- Stored data:
---

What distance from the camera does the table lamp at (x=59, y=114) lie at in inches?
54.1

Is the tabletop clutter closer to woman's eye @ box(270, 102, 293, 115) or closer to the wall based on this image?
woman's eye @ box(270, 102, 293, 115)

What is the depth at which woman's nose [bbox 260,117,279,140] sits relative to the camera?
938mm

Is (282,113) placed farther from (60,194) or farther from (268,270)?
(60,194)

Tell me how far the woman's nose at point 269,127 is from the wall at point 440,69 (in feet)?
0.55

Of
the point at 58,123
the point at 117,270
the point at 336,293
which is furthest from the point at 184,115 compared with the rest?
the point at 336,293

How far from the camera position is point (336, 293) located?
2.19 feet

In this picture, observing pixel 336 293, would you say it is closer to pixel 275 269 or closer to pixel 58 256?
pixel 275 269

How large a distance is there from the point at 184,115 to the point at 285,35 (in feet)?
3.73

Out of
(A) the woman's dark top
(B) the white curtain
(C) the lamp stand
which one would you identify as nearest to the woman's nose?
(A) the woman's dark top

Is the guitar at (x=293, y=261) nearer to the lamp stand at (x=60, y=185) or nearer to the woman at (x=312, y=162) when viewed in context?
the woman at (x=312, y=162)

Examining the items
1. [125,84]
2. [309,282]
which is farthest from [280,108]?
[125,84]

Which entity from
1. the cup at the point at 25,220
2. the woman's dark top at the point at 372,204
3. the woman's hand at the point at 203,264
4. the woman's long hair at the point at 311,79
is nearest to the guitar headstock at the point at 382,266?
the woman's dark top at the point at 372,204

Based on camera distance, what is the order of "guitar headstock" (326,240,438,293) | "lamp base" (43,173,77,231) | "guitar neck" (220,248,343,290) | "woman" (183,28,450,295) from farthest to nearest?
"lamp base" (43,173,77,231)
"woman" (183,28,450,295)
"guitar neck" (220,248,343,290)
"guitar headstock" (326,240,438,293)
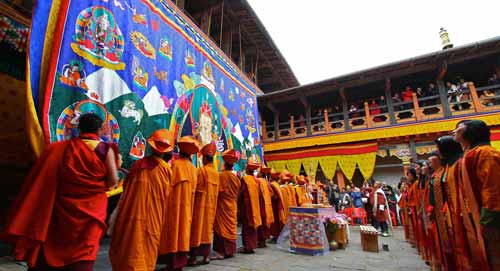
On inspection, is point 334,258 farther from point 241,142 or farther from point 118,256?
point 241,142

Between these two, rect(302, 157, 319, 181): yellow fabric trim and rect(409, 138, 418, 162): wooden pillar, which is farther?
rect(302, 157, 319, 181): yellow fabric trim

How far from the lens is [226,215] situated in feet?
11.4

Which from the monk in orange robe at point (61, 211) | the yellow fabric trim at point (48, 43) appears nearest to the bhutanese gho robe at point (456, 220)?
the monk in orange robe at point (61, 211)

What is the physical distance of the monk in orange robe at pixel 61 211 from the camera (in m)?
1.50

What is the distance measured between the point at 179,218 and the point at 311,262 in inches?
74.5

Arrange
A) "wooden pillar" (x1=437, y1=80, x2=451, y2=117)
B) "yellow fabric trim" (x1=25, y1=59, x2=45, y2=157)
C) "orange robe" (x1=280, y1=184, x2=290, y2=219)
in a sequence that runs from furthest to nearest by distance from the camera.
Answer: "wooden pillar" (x1=437, y1=80, x2=451, y2=117) → "orange robe" (x1=280, y1=184, x2=290, y2=219) → "yellow fabric trim" (x1=25, y1=59, x2=45, y2=157)

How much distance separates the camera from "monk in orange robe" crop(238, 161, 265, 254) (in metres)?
3.76

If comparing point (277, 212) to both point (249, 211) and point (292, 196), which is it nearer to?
point (292, 196)

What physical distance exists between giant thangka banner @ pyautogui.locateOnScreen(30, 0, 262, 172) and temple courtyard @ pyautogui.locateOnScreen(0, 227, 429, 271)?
1691 millimetres

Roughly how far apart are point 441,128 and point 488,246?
8.57m

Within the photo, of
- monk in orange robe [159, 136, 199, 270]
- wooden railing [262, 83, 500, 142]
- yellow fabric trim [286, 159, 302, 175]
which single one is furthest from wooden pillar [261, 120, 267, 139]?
monk in orange robe [159, 136, 199, 270]

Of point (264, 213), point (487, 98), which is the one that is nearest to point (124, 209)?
point (264, 213)

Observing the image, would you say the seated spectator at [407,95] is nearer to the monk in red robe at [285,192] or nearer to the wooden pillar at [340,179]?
the wooden pillar at [340,179]

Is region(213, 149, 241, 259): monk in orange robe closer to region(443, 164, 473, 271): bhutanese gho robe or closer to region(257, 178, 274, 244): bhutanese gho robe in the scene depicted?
region(257, 178, 274, 244): bhutanese gho robe
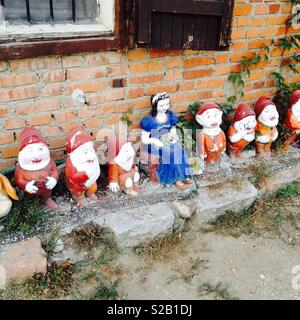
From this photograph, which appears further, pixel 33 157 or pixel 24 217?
pixel 24 217

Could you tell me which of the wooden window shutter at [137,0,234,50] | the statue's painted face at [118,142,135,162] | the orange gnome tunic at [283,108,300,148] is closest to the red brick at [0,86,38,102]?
the statue's painted face at [118,142,135,162]

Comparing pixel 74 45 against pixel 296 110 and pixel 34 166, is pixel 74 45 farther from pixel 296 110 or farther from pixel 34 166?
pixel 296 110

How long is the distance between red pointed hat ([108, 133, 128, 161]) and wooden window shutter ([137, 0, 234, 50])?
28.8 inches

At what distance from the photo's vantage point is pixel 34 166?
300 cm

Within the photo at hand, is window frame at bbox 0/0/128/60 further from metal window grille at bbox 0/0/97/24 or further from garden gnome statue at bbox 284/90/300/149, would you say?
garden gnome statue at bbox 284/90/300/149

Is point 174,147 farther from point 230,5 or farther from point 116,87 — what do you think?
point 230,5

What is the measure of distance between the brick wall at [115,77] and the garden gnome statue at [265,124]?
12.0 inches

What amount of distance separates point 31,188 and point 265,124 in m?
2.14

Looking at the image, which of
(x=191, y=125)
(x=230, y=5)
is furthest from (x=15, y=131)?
(x=230, y=5)

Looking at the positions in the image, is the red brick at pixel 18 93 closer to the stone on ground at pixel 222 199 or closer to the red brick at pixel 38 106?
the red brick at pixel 38 106

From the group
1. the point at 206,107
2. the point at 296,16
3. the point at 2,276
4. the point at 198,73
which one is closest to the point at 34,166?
the point at 2,276

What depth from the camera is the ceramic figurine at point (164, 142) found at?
3.48 m

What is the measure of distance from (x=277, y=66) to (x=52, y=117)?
226cm

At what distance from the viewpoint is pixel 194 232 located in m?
3.60
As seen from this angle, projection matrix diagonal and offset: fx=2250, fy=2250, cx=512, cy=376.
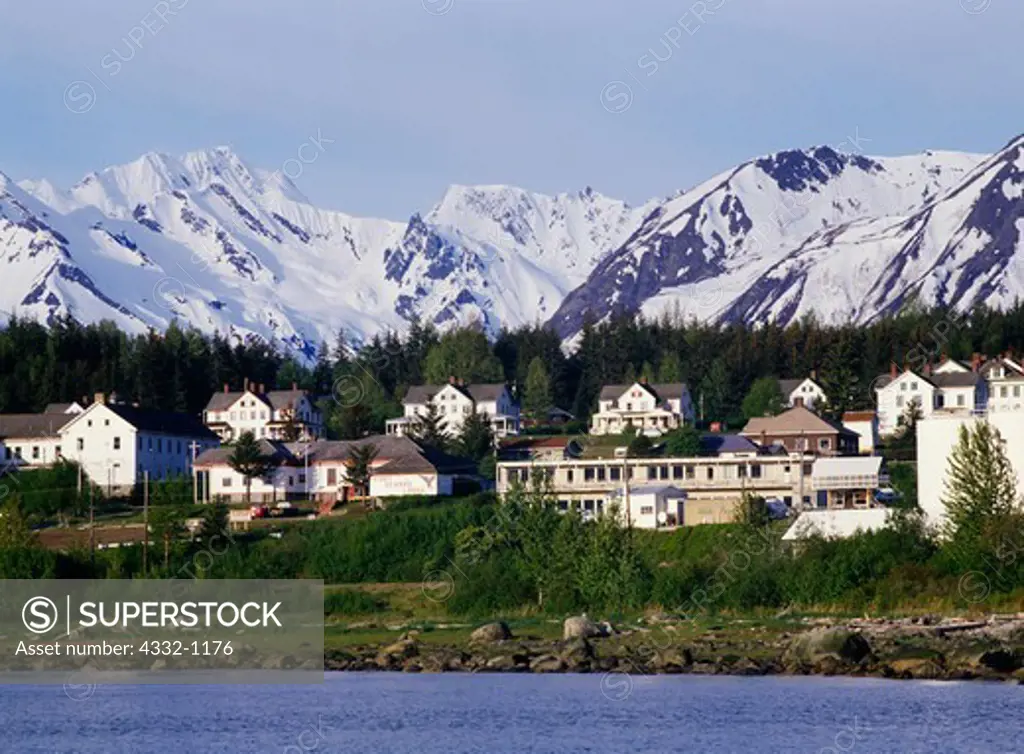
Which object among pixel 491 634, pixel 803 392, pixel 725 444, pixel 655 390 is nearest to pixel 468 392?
pixel 655 390

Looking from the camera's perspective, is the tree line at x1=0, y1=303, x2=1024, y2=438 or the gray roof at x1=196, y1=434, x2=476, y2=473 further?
the tree line at x1=0, y1=303, x2=1024, y2=438

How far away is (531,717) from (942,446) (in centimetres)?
3468

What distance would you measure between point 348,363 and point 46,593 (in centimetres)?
10446

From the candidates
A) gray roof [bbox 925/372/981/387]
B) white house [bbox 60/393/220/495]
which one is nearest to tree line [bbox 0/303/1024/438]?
gray roof [bbox 925/372/981/387]

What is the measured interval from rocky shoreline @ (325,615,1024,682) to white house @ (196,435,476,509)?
1431 inches

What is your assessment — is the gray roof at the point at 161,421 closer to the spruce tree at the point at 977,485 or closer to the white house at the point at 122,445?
the white house at the point at 122,445

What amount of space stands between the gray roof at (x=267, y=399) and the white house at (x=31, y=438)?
2072 centimetres

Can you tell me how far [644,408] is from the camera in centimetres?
14675

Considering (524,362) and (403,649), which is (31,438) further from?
(403,649)

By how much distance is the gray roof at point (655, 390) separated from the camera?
488 ft

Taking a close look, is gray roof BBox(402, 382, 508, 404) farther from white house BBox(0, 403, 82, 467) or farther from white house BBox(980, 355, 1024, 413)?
white house BBox(980, 355, 1024, 413)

---

Copy the records word for word, starting at the line that contains "What distance would" and continuing through the final line of the records.

What distance would you measure between point 348,363 and point 46,593 (in centimetres)?
10446

From the candidates
A) gray roof [bbox 925/372/981/387]
B) white house [bbox 60/393/220/495]
which one is nearest to tree line [bbox 0/303/1024/438]?
gray roof [bbox 925/372/981/387]

What is the measured interval from rocky shoreline @ (325,615,1024,682) to white house @ (196,435,476,509)?
1431 inches

What is your assessment — is the gray roof at the point at 161,421 closer to the spruce tree at the point at 977,485 or closer to the white house at the point at 122,445?
the white house at the point at 122,445

What amount of space stands between the gray roof at (x=267, y=399) and the white house at (x=31, y=438)?
2072 centimetres

Can you tell me how far [644,408] is from the camera in centimetres?
14675

Considering (524,362) and (403,649), which is (31,438) further from?
(403,649)

By how much distance is the gray roof at point (655, 390) separated from the camera?
488 ft

Taking a close look, is gray roof BBox(402, 382, 508, 404) farther from white house BBox(0, 403, 82, 467) or farther from white house BBox(980, 355, 1024, 413)?
white house BBox(980, 355, 1024, 413)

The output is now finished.